~13 years ago (!) I worked with the Amazon Seller API and left this comment in my own source code:
// the XML returned from this request is *mind-bogglingly* bad. Terrifyingly bad.
// a completed batch looks like this:
// <Batch>batchid=363777811 status=Done dateandtime=09/18/2007 09:53:10 PDT activateditems=335 numberofwarnings=0 itemsnotacivated=17 </Batch>
// and an incomplete batch like:
// <Batch>batchid=363778361 status=In Progress </Batch>
// so we'll just parse each item as a regex. Thanks Amazon.
The documentation at the time was just a post on a forum, that later got removed, so it no longer exists at all but this was just one of many horrors.
I kid you not, I know exactly what you're talking about there. I also wrote my own regex parsers with fast-forward and rewind tokenizers, because it was so dreadful. I wouldn't normally do that.

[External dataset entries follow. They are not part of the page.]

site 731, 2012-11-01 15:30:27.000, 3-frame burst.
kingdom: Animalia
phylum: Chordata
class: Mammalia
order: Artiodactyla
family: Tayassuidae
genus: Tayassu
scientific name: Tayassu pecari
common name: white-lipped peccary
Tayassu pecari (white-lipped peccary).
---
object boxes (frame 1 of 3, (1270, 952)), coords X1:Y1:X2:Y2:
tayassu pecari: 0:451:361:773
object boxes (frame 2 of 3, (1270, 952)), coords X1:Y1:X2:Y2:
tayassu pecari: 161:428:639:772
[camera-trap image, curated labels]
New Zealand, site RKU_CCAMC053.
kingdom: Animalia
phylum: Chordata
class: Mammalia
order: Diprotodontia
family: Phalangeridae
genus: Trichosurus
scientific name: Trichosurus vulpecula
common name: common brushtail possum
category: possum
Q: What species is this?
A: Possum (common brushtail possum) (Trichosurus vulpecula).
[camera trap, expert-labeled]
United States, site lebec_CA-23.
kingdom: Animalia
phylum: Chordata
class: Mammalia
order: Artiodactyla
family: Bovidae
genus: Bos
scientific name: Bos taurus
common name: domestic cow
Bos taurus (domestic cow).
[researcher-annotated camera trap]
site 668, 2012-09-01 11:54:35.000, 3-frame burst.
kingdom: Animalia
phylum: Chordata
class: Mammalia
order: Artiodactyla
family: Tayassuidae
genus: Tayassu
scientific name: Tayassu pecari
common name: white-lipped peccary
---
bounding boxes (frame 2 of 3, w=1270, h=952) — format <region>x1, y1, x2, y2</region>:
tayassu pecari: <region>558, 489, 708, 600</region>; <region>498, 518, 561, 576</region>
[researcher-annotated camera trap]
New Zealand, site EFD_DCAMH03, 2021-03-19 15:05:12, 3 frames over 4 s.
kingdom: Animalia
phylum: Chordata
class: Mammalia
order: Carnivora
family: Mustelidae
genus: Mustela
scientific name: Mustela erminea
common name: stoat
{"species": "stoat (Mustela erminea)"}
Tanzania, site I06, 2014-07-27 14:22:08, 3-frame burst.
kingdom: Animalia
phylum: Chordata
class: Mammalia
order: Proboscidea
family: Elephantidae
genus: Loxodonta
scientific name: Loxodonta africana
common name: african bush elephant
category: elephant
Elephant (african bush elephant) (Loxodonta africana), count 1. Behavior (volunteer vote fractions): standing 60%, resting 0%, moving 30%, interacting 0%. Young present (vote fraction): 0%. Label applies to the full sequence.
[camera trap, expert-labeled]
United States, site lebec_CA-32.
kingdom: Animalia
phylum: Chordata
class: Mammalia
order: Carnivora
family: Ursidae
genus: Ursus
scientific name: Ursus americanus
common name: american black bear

There's also 4 (4!!!) different ways of returning errors in the MWS Feed APIs when used from Java. Given the number of entities, and the fact that they're combinatorial I had to do some of the craziest Scala code I've ever written because duplication was just too bad to handle for how critical that code was. To do it in a bulletproof way, that error handling for MWS feeds inherently has 2^4 control flows * N entities = 16N code paths at like 100-200 lines a piece if you didn't use some higher order abstractions.
That looks like putting "<Batch>" and "</Batch>" around a legacy text format and call it a day, to report that your service/API "supports XML" lol. Actually, SGML has mechanisms (shortrefs and "data tags") to parse strings like that as markup and could even infer "<Batch>" tags (but it still won't work satisfactorily with your example data).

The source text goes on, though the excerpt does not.